Customer Lifetime Value with Python’s Lifetimes Library

Mine Gazioğlu
4 min readApr 11, 2023

--

Have you ever wondered how much a customer is worth for your business? Or how much revenue you can expect to obtain from a particular customer in the future? These questions can be answered by calculating customer lifetime value (CLV).

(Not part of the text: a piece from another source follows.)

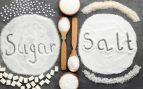 El azúcar o la sal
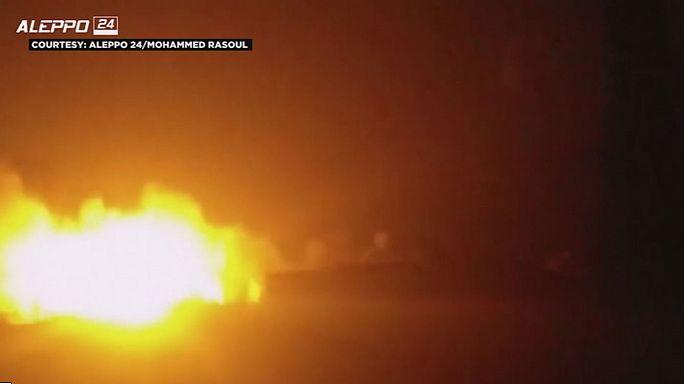 Сирия: под Алеппо обстрелян конвой ООН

In this article, we’ll explore how to use Python’s Lifetimes library to predict future revenue and amount of transactions for a customer. We’ll walk through an example using the Online Retail dataset from the UCI Machine Learning Repository. We’ll start by exploring the dataset and cleaning the data, then we’ll use Lifetimes package to fit statistical models that estimate customer lifetime value.

Let’s get started!

Download the dataset using the Kaggle API

The Online Retail dataset from the UCI Machine Learning Repository is a well-known benchmark dataset for customer lifetime value analysis. It contains transactional data from a UK-based online retailer, including the customer ID, product description, quantity, unit price, and date of purchase.

To access the dataset, we’ll use the Kaggle API, which provides a convenient way to download datasets and competition data directly from the Kaggle website. We’ll set our Kaggle credentials as environment variables using the os library. If you want to learn how to download a dataset using Kaggle API, you can visit my other article.

import kaggle as kg
import pandas as pd
import os

os.environ['KAGGLE_USERNAME'] = 'user-name' # Enter user name
os.environ['KAGGLE_KEY'] = 'user-key' # Enter user key

kg.api.authenticate() # authenticate with Kaggle API using kaggle library
kg.api.dataset_download_files(dataset = "vijayuv/onlineretail", path='on.zip', unzip=True)

df = pd.read_csv('on.zip/OnlineRetail.csv', encoding='ISO-8859-1')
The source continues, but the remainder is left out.